> **Directions for this task**:
Search the records for the string "California" and copy every line in which it appears.

> **Supplied material**:
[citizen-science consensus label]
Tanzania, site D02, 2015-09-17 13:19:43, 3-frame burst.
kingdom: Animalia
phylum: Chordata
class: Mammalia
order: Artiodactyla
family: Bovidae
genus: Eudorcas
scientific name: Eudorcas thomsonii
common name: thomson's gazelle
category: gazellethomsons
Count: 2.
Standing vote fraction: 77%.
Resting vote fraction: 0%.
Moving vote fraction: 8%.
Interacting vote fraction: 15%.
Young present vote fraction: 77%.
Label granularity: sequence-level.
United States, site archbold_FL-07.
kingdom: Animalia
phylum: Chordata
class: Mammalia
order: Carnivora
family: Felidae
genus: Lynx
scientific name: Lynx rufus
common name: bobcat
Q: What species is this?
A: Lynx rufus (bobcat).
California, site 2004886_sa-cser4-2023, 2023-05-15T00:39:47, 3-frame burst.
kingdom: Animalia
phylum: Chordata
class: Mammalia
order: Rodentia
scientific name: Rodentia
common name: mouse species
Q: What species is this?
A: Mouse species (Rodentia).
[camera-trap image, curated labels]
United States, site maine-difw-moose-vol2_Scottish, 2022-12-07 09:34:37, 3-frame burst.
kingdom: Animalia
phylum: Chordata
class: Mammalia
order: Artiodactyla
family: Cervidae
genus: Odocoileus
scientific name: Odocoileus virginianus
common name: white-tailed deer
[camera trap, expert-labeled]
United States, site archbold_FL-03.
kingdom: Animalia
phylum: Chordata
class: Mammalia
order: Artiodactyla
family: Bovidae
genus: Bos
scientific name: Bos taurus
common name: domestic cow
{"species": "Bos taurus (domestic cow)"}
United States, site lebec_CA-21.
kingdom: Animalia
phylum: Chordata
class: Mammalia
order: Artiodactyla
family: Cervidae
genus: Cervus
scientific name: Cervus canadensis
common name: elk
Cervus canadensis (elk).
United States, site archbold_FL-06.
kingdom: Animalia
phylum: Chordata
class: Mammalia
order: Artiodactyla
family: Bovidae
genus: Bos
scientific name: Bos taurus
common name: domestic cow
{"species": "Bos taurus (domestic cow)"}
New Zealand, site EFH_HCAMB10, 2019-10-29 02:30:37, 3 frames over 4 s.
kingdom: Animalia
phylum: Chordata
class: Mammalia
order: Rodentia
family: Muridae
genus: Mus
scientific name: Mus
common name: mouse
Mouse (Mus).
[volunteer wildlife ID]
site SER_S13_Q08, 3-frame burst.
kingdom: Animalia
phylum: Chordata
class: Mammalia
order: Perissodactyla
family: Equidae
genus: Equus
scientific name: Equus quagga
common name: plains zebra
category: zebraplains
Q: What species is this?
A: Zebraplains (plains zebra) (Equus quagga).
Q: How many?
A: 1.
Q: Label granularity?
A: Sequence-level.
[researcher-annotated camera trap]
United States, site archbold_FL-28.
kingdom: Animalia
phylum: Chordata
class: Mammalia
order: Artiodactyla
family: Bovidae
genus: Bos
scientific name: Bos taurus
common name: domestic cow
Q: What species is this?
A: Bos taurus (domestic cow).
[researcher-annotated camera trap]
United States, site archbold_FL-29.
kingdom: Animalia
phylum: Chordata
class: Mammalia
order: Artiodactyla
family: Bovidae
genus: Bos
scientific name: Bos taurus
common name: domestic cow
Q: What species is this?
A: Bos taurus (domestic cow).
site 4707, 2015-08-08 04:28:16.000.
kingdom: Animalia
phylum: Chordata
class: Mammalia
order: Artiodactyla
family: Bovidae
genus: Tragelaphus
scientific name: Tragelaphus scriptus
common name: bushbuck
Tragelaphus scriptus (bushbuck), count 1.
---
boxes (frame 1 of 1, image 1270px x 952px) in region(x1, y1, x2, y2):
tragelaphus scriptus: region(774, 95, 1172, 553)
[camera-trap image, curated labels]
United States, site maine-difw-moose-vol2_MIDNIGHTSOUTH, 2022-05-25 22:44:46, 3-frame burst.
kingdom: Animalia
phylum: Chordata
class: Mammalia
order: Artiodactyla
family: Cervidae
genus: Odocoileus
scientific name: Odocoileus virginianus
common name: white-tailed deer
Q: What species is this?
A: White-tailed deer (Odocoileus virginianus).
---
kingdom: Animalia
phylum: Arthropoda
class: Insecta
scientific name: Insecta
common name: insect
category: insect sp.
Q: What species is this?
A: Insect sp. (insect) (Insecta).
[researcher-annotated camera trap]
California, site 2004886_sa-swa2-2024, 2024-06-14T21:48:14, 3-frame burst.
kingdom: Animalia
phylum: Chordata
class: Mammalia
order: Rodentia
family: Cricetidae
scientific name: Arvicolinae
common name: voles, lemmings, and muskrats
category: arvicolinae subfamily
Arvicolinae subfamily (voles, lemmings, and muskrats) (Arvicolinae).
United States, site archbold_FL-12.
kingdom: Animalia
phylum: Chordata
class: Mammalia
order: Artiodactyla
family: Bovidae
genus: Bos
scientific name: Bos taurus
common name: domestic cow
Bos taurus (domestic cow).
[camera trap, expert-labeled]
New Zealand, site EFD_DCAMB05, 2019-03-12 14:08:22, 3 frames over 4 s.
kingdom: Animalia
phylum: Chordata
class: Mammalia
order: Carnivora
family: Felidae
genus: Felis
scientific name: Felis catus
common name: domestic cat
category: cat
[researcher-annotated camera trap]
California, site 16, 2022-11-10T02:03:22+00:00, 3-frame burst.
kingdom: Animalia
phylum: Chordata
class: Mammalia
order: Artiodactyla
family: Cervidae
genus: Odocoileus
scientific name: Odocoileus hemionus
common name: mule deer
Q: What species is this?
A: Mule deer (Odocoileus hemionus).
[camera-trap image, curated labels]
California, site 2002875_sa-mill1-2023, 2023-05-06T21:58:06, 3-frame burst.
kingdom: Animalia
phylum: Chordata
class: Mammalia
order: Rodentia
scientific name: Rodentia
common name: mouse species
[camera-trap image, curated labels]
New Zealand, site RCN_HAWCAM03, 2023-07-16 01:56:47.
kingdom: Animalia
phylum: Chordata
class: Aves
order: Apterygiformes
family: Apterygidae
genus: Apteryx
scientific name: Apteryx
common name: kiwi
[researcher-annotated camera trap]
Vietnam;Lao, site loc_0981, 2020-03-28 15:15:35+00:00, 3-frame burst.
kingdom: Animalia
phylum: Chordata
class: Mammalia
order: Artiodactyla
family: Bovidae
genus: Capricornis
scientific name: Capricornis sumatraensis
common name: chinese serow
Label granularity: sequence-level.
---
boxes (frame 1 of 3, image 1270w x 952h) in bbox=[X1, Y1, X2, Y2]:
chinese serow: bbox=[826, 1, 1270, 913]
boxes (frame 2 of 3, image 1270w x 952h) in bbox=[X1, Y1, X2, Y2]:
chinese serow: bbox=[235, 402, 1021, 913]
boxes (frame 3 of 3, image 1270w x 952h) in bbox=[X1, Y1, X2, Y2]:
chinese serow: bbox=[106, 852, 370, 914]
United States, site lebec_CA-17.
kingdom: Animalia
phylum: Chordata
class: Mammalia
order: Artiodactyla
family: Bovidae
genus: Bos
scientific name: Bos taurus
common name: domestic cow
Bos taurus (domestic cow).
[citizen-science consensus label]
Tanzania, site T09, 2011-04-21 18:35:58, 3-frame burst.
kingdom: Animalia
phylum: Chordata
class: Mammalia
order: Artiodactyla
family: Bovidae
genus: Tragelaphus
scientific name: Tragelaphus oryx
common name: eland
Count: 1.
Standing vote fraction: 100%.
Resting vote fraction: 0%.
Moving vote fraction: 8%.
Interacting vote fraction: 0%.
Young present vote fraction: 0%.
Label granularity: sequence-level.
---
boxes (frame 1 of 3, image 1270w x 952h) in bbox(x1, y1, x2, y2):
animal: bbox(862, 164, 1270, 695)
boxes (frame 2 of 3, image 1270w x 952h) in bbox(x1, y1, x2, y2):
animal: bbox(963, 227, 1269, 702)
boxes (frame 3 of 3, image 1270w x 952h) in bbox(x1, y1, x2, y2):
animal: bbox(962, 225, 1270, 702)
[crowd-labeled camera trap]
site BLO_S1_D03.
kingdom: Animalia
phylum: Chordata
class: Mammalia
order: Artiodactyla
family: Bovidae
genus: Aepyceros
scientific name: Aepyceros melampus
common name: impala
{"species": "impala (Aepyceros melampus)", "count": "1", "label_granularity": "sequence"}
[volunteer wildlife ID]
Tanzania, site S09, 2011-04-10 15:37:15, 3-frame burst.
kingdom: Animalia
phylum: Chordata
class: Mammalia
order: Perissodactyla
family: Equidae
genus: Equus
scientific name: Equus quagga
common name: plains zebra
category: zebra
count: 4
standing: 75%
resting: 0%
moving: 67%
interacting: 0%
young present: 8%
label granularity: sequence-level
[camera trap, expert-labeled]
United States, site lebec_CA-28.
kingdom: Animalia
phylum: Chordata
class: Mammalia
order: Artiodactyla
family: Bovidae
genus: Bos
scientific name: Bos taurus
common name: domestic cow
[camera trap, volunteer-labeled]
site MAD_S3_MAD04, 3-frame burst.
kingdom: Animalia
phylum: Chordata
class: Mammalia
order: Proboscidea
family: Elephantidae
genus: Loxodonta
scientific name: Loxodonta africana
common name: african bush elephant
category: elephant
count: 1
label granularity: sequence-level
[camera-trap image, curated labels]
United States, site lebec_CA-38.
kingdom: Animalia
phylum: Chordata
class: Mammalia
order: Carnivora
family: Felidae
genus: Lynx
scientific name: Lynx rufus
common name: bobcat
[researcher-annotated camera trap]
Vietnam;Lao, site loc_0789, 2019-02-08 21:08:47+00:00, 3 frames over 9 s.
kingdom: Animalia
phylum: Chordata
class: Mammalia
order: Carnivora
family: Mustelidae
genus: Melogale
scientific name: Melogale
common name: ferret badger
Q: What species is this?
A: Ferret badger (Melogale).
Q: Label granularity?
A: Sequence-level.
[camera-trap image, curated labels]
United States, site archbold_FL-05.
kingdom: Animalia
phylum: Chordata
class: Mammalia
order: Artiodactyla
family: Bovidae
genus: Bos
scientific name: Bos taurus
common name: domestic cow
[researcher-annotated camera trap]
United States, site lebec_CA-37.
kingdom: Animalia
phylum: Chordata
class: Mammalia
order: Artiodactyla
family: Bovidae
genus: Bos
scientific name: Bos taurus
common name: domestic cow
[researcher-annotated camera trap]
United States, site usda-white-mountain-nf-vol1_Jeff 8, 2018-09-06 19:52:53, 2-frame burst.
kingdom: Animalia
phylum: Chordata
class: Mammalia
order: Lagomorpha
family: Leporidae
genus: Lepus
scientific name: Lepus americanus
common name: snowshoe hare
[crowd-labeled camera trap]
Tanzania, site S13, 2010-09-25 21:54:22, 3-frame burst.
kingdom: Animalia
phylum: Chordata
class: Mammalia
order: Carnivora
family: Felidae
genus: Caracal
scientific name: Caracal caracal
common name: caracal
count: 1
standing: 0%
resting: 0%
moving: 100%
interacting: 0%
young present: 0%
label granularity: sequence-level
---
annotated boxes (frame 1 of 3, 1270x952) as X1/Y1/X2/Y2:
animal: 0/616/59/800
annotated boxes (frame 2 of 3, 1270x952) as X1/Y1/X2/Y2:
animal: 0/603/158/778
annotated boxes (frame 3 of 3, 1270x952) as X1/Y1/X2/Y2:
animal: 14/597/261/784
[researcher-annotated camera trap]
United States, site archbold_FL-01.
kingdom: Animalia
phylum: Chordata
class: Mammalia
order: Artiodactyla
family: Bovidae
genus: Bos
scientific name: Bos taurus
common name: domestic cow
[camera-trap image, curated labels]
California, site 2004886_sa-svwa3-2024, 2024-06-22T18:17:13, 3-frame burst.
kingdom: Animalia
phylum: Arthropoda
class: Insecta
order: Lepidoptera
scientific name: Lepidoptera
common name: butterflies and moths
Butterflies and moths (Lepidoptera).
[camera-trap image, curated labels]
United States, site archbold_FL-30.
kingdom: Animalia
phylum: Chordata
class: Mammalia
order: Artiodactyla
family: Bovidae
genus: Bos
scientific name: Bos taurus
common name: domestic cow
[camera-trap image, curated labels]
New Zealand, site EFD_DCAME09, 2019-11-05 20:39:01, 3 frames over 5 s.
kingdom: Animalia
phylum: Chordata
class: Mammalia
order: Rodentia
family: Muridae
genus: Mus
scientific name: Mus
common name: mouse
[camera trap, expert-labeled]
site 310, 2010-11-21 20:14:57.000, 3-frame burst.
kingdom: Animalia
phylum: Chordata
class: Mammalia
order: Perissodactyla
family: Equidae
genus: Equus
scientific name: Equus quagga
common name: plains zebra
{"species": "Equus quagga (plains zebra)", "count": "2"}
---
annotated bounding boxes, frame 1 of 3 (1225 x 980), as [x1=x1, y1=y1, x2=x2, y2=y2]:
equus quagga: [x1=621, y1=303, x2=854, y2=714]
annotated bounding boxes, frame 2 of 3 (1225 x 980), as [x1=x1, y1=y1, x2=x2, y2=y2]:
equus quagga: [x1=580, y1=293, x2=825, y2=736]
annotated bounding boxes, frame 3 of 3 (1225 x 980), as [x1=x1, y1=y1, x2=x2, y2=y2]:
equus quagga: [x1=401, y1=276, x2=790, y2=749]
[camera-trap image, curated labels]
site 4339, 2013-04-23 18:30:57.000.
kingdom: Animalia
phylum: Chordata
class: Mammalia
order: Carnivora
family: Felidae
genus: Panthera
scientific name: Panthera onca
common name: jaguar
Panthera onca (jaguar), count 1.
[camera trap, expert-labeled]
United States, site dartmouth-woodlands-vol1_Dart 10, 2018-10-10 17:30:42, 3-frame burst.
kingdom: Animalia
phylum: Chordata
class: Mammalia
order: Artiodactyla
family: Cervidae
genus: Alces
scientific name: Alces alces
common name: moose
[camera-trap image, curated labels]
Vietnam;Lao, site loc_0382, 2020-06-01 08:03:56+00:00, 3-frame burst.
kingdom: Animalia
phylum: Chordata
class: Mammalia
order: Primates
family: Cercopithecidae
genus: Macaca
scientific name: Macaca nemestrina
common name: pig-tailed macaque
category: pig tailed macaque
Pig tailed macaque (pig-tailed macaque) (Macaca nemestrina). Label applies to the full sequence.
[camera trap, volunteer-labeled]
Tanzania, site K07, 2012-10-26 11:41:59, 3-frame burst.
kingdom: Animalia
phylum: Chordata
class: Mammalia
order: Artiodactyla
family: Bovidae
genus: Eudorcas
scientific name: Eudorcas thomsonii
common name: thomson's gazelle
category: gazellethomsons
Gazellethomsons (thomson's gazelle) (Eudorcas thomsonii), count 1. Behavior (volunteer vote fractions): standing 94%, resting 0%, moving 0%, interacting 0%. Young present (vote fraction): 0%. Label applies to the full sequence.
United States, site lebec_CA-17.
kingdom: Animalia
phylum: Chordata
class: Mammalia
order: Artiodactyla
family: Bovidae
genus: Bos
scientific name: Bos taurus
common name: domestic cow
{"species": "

> **Solution for this exercise**:
California, site 2004886_sa-cser4-2023, 2023-05-15T00:39:47, 3-frame burst.
California, site 2004886_sa-swa2-2024, 2024-06-14T21:48:14, 3-frame burst.
California, site 16, 2022-11-10T02:03:22+00:00, 3-frame burst.
California, site 2002875_sa-mill1-2023, 2023-05-06T21:58:06, 3-frame burst.
California, site 2004886_sa-svwa3-2024, 2024-06-22T18:17:13, 3-frame burst.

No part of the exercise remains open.